Logo Questions Linux Laravel Mysql Ubuntu Git Menu
 

C++ metaprogramming - compile time search tree

UPDATE: sorry for confusing terms - I do not need a binary-tree, but segment-tree or interval-tree.

Imagine I have to statically initialize a search tree each time mine program is executed.

Tree t;
t.add(10, 'Apple');
t.add(20, 'Pear');
t.add(50, 'Orange');
...
t.add(300, 'Cucumber');

..
// then I use it.
int key = 15;
String s = t.lookup(key) // Returns 'Apple' ( as the key is between 10 and 20)

The keys and values in a tree are "static", hard-coded, but have to be maintained from time to time. Is there are metaprogramming trick how to organise key values into binary-search tree (or a skip list) during compile time?

For example the whole search tree is implemented directly in code .text and nothing is held in .data? I can also "predict" number of keys and provide order them.

like image 282
ibre5041 Avatar asked Mar 17 '23 23:03

ibre5041


2 Answers

I suspect you are making a mountain out of a molehill here, and that it's because:-

  • You believe that to statically initialize something in C++ you have to do it at compiletime.

  • Either you are not acquainted with the concepts of upper and lower bounds or else you don't know that the {upper|lower} bound of v in a [partially] ordered sequence S can be determined by binary search of S, and that you can count on the Standard Library to do it at least that efficiently.

I think you want to have a statically initialized data structure mapping integer keys to string literals such that, at runtime, you can query it with an integer n and very efficiently retrieve the string literal s (if any), whose key is the largest that is not larger than n - with the additional proviso, presumably, that n is not larger than all keys.

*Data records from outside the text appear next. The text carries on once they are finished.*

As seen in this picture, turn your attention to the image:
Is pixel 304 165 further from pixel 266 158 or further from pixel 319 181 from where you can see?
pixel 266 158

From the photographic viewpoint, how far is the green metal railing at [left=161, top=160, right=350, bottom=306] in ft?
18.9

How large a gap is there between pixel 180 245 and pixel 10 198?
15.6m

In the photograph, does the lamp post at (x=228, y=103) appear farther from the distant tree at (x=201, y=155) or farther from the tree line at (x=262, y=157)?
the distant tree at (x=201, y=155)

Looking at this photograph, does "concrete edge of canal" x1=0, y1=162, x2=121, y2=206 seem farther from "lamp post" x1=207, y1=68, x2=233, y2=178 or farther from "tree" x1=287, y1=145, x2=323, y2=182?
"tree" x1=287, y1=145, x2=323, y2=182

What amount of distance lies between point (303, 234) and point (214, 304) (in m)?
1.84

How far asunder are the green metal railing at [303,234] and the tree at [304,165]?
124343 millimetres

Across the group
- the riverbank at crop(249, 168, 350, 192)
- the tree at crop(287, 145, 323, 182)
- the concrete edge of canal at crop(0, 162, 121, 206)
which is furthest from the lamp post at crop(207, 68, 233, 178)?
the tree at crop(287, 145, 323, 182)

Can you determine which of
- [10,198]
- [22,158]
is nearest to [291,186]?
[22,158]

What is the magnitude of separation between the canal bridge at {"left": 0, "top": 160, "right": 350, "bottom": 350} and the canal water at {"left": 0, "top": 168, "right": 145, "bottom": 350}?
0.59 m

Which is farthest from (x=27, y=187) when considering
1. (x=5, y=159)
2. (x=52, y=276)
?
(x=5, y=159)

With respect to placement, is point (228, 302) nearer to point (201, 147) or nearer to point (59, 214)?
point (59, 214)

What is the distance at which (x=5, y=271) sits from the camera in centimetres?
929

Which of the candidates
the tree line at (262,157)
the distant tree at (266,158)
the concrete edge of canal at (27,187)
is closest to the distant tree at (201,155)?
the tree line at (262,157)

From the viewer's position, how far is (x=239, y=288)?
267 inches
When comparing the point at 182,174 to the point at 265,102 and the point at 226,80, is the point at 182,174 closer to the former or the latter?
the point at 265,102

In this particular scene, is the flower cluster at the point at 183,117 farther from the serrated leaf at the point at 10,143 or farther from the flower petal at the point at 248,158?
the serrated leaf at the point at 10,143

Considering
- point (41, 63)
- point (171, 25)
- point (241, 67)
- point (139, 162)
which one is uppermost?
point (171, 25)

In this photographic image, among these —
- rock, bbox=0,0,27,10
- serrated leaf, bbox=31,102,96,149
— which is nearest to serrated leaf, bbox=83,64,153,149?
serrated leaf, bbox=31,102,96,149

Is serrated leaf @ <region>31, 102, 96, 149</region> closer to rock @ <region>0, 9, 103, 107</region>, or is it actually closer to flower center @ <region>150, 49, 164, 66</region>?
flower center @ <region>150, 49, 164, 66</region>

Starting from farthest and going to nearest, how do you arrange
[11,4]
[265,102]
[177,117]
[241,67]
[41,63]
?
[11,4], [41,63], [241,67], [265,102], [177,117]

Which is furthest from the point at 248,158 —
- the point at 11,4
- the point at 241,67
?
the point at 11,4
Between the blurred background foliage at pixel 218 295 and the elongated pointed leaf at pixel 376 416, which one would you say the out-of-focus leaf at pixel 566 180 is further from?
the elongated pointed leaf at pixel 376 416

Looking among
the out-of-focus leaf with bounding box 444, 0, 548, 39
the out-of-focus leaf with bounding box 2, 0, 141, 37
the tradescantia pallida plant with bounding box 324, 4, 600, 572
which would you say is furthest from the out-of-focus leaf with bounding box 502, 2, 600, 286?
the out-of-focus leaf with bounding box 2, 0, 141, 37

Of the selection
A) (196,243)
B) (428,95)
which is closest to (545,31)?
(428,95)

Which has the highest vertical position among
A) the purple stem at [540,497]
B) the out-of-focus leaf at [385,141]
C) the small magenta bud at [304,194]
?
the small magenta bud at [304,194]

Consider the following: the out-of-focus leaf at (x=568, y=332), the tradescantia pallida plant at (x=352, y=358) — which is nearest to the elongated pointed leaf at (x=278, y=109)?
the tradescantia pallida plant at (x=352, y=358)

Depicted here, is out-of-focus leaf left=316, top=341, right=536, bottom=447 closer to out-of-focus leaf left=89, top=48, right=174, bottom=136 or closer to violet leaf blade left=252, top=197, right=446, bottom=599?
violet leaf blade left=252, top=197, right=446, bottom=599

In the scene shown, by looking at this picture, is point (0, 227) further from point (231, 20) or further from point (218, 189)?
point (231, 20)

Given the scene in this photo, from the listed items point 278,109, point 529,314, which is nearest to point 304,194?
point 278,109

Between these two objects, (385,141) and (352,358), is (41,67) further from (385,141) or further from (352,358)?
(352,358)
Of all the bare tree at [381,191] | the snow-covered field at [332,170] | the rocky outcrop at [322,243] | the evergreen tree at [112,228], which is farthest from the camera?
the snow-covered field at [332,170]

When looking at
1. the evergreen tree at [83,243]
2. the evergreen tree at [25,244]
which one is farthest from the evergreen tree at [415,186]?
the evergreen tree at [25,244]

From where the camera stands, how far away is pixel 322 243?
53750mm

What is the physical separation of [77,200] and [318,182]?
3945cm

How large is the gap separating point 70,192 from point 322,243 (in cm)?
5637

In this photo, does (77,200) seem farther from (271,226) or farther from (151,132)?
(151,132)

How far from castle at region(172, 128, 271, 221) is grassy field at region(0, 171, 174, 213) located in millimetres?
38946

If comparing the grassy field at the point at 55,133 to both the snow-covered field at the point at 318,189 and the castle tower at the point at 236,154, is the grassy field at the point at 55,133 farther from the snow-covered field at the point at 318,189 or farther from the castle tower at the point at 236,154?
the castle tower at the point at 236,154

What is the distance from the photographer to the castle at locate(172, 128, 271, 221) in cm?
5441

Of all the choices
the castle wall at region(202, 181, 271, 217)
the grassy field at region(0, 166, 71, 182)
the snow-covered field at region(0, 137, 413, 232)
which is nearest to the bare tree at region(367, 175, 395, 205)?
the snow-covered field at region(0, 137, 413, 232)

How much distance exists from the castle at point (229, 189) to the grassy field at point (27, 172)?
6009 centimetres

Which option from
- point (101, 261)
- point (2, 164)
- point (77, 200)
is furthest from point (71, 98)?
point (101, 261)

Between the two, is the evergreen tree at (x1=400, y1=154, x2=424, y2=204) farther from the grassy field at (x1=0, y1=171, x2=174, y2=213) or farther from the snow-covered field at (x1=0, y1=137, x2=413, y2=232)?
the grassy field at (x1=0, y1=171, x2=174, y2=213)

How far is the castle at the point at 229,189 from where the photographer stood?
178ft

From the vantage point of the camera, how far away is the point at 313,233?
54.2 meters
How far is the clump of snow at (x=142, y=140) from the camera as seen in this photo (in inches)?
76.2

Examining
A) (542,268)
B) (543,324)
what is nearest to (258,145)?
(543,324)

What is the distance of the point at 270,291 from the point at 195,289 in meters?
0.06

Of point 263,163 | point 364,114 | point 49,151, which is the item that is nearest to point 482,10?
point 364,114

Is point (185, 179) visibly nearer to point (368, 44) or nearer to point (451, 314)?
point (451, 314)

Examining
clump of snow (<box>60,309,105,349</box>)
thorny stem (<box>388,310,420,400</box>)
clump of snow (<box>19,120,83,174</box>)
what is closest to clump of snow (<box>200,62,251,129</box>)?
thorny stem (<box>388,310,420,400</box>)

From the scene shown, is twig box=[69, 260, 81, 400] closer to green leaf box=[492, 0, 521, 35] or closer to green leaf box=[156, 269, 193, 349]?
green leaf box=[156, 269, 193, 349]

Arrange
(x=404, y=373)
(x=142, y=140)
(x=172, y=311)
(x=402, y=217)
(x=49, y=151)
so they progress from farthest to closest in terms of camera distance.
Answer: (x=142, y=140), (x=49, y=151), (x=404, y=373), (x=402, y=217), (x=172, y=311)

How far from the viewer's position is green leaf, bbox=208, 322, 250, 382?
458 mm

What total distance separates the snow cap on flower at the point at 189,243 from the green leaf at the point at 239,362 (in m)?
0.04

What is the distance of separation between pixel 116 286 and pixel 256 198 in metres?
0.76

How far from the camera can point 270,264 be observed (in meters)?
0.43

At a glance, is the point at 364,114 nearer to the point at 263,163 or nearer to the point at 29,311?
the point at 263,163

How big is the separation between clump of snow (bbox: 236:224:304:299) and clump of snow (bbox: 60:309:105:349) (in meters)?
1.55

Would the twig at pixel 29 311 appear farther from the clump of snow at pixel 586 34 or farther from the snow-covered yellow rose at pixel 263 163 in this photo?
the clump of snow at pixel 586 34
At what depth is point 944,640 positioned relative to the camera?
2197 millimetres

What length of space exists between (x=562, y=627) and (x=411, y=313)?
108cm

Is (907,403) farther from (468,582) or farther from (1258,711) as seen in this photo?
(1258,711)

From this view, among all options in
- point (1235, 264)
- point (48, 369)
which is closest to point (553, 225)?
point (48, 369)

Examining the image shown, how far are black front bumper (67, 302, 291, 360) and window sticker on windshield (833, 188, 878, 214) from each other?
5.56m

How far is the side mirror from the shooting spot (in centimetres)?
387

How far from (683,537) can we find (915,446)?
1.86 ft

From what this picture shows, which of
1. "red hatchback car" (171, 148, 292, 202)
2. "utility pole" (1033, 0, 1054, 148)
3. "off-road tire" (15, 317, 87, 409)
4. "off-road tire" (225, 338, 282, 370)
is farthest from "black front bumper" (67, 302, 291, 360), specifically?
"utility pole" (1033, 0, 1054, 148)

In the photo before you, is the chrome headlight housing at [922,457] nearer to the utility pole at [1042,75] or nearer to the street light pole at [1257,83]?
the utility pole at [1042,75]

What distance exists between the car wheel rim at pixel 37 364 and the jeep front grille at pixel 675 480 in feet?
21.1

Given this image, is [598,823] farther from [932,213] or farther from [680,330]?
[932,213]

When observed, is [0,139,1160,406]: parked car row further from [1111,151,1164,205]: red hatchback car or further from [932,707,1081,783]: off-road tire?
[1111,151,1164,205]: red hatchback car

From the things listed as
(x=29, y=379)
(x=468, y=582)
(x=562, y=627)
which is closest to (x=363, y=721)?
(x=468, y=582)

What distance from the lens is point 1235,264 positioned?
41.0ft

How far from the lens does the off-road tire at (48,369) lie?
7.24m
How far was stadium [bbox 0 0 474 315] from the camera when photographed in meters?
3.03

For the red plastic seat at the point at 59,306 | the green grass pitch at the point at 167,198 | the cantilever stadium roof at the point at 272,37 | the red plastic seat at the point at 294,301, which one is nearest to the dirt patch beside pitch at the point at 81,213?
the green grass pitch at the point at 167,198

If that is right, then the statically initialized data structure you need is simply a statically initialized map M of integers to string literals. Template meta-programming is not in the frame.

Because of the (presumed) proviso that that a query shall fail for n larger than all keys, you will need to include a sentinel value in M with a key 1 larger than the largest you want to find.

Then, for runtime integer n, you query M for the upper bound of n. The upper bound of n in M is the smallest key larger than n, if any. If the returned iterator it is M.end() then you have no string for n. Otherwise, if it == M.begin(), then every key is greater than n, so again you have no string for n. Otherwise, there must exist a <key,value> located by --it, and that keymust be the largest key that is not larger than n. So your string for n is that value.

#include <map>

static const std::map<int,char const *> tab = 
{
    { 2,"apple" },
    { 5,"pear" },
    { 9,"orange" },
    { 14,"banana" },
    { 20,"plum" },
    { 20 + 1,nullptr }
};

const char * lookup(int n)
{
    auto it = tab.upper_bound(n);
    return it == tab.begin() || it == tab.end() ? nullptr : (--it)->second;
}

Prepend that to this example:

#include <iostream>

using namespace std;

int main(void)
{
    for (int i = 0; i <= 21; ++i) {
        cout << i;
        char const *out = lookup(i);
        cout << " -> " << (!out ? "Not found" : out) << endl;
    }
    return 0;
}

and the output will be:

0 -> Not found
1 -> Not found
2 -> apple
3 -> apple
4 -> apple
5 -> pear
6 -> pear
7 -> pear
8 -> pear
9 -> orange
10 -> orange
11 -> orange
12 -> orange
13 -> orange
14 -> banana
15 -> banana
16 -> banana
17 -> banana
18 -> banana
19 -> banana
20 -> plum
21 -> Not found

Now tab in this program is a static data structure, but it is not initialized at compiletime. It is initialized in the global static initialization of your program, before main is called. Unless you have a requirement to shave nanoseconds off your program startup, I can't think why you would need the map to be initialized at compiletime.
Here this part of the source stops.